Время в природе и науке - страница 19



В этом общем мнении образованных людей, знающих о планетах и о Птолемее, об астрологии и космосе, время стало пониматься так: оно идет потому, что существует и движется с неизреченной точностью и стройностью хор небесных светил. Их движение и дает нам, производит время. Время не есть космос, предупреждал Аристотель. Время есть космос, отложилось в умах.

С этим общераспространенным предрассудком и вступил в полемику Августин Блаженный, о котором нельзя не упомянуть, завершая здесь древние главы. Его «Исповедь», написанная как страстный монолог, обращенный к Богу, поражает глубиной проникновения в духовную природу человека. Августин своей «Исповедью» и другими книгами, своей подвижнической деятельностью ищет Бога в душе. Его в целом не интересуют физические основы мироздания, ему безразлично, как все устроено. Град Небесный для него Град Божий, а не космический, он ставит главной задачей спасение души, а не познание физического мира.

Но почему-то из всех характеристик тленного мира время неизменно останавливает его внимание. Вероятно, таков был сам склад его ума, загадка временности не давала ему покоя. Поэтому помимо главных, нравственных аргументов, связующих нас с Высшим Существом, его «Исповедь» наполнена рассуждениями о времени и вечности. В целом он на новом этапе повторяет основные конструкции Аристотеля, но вносит в них новые оттенки и повышенную эмоциональность.

«Я слышал от одного ученого человека, что движение Солнца, Луны и звезд и есть время, но я с этим не согласен. Почему тогда не считать временем движение всех тел? Если бы светила небесные остановились, а гончарное колесо продолжало двигаться, то не было бы и времени, которым мы измеряем его обороты?» – спрашивает Августин[36].

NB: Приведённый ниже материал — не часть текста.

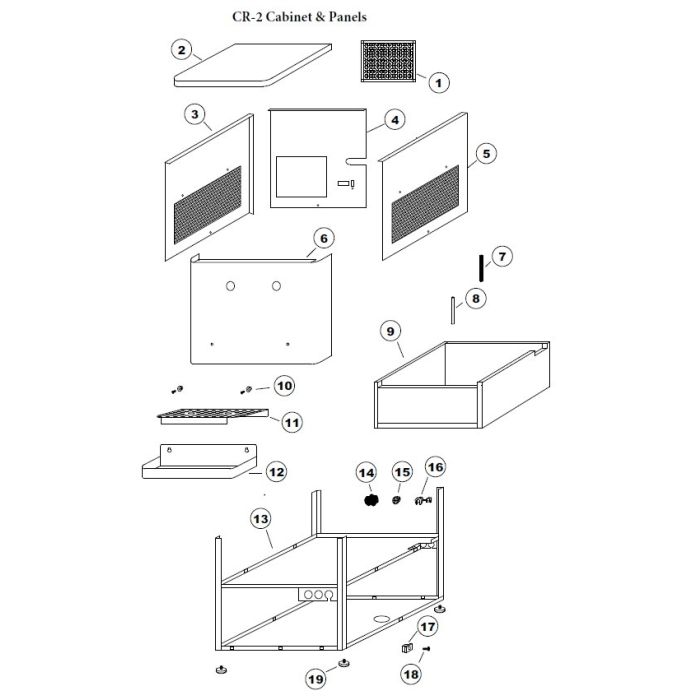 CR-2 Cabinet & Panels

2
1
3
4
5
6
7
8
9
10
11
12
14
15
16
13
17
18
19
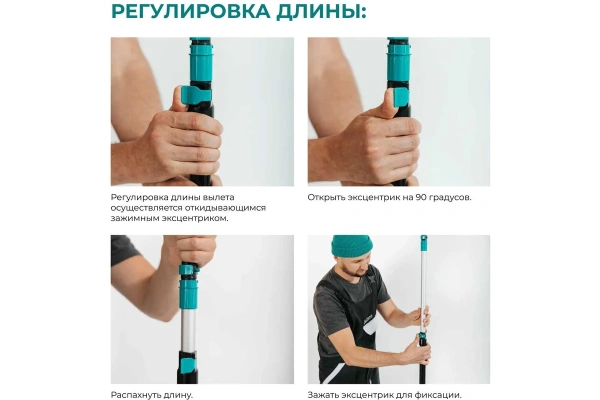 РЕГУЛИРОВКА ДЛИНЫ:

Регулировка длины вылета осуществляется откидывающимся зажимным эксцентриком.

Открыть эксцентрик на 90 градусов.

Распахнуть длину.

Зажать эксцентрик для фиксации.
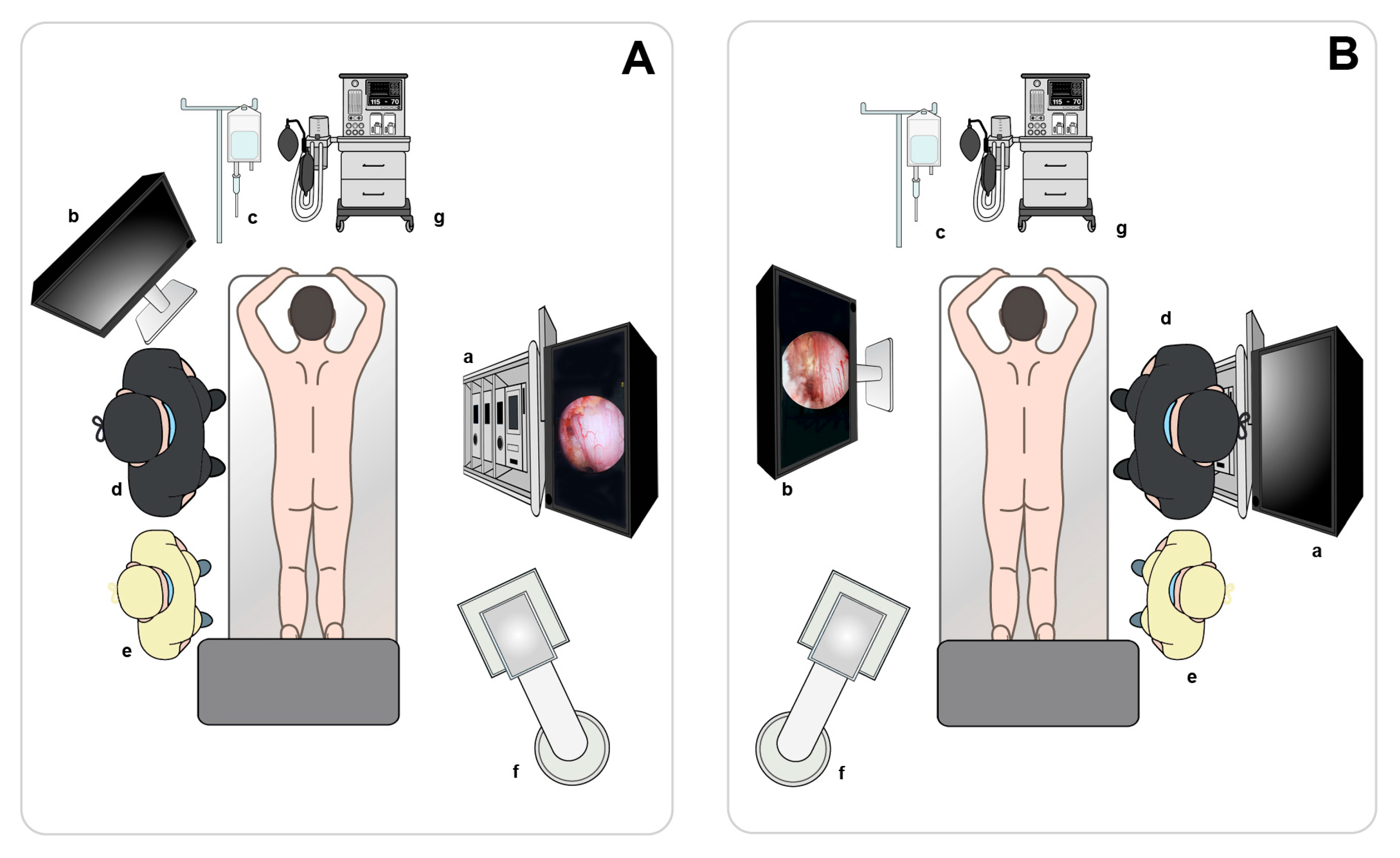 A

115 - 70

b

c

g

a

d

e

f

B

115 - 70

c

g

d

b

a

e

f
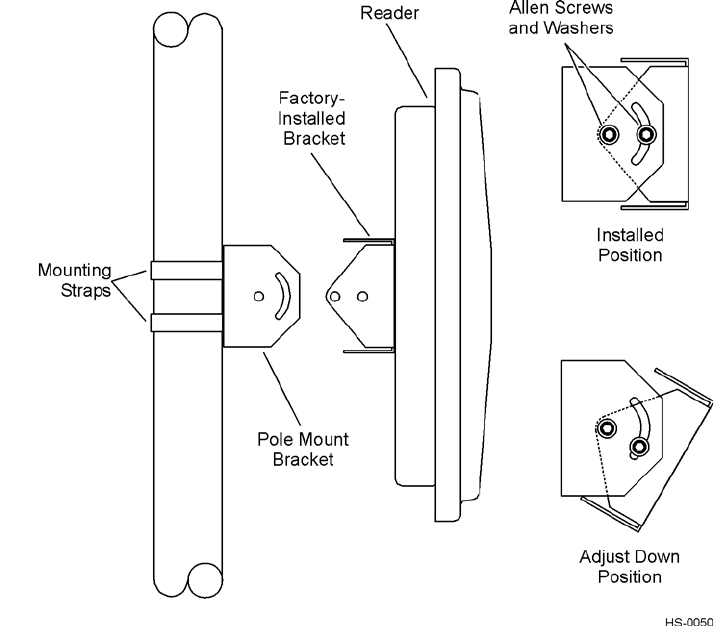 Reader

Allen Screws and Washers

Factory-Installed Bracket

Installed Position

Mounting Straps

Pole Mount Bracket

Adjust Down Position

HS-0050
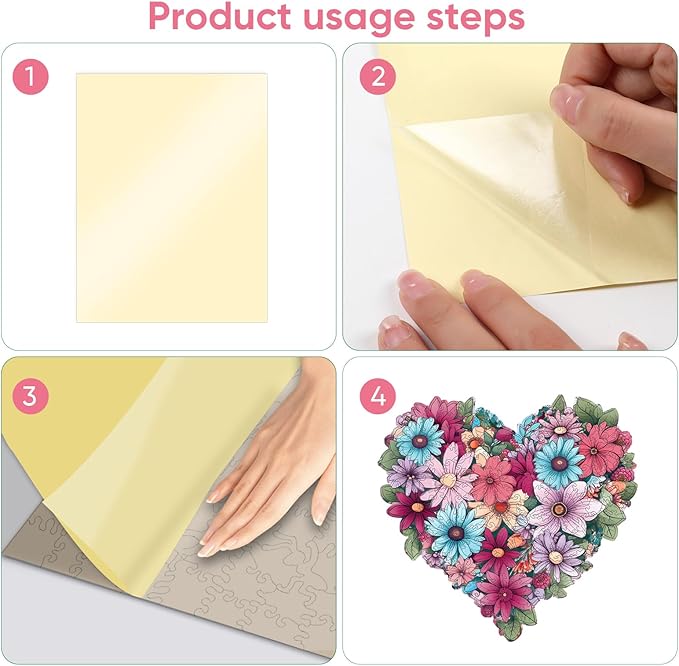 Product usage steps

1

2

3

4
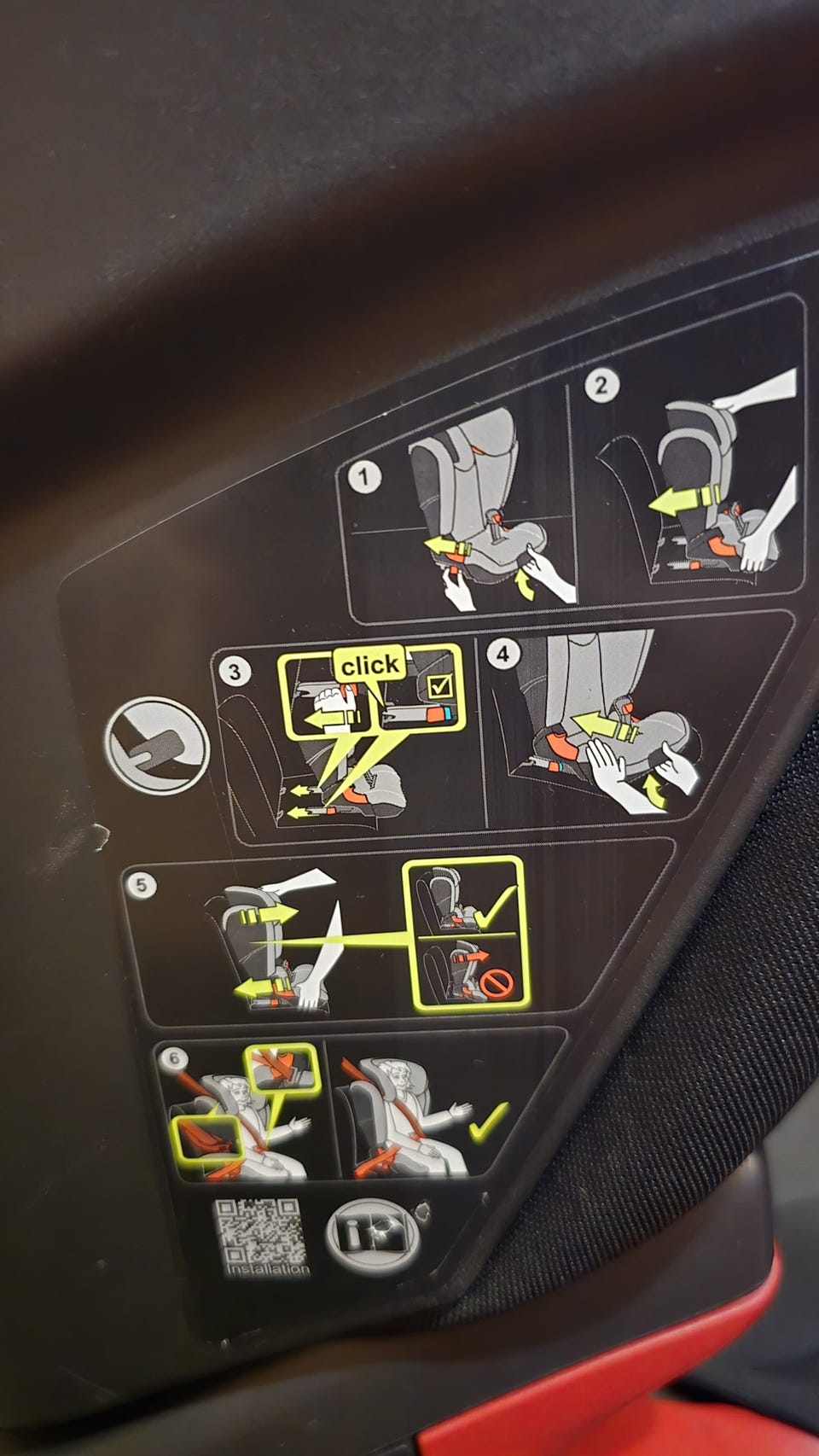 1

2

3

click

☑

4

5

6

Installation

Так чем же отличается колесо горшечника от небесных тел и почему оно не может быть «генератором» времени в такой же степени, как Луна, Солнце и все остальные движущиеся в мире тела? Августин вспоминает знаменитый библейский пример об Иисусе Навине, который, одолевая врага в битве и видя, что наступает ночь, попросил Солнце не двигаться. По его молитве чудо произошло, солнце замерло на своем пути, и он смог довершить свою победу. «Но шло ли тогда время?» – вот что спрашивает Августин. Конечно, шло, отвечает он, ведь течение событий не остановилось.

«Пусть же никто не говорит мне, что движение небесных тел и есть время… Итак, я вижу, что время есть некая протяженность»[37].

День, час, сутки – эти временные единицы связаны с движением Солнца, измеряются его перемещением по небосклону. Однако скорость этого перемещения, проницательно замечает Августин, могла быть и другой, и, следовательно, разбиение этого видимого прохождения светила по небосклону на двенадцать дневных часов и двенадцать ночных есть условность, созданная, несомненно, нами самими для удобства счета. Ведь временем мы измеряем не только движение, но и покой. Говорим, например, что такое-то тело стояло столько-то.

Платоновский космический Ум, Бог, в «Тимее» создающий космос и богов рангом пониже, так сказать, которые в свою очередь создают людей, это всеобъемлющее существо, пребывающее в вечности, теперь в христианстве становится немного более понятным, как бы ближе к человеку. Однако способность пребывать в вечности, говорит Августин, у него осталась, как и способность создать этот мир. Но если Бог сотворил мир, то сотворил ли он время мира? Как соотносится время и вечность?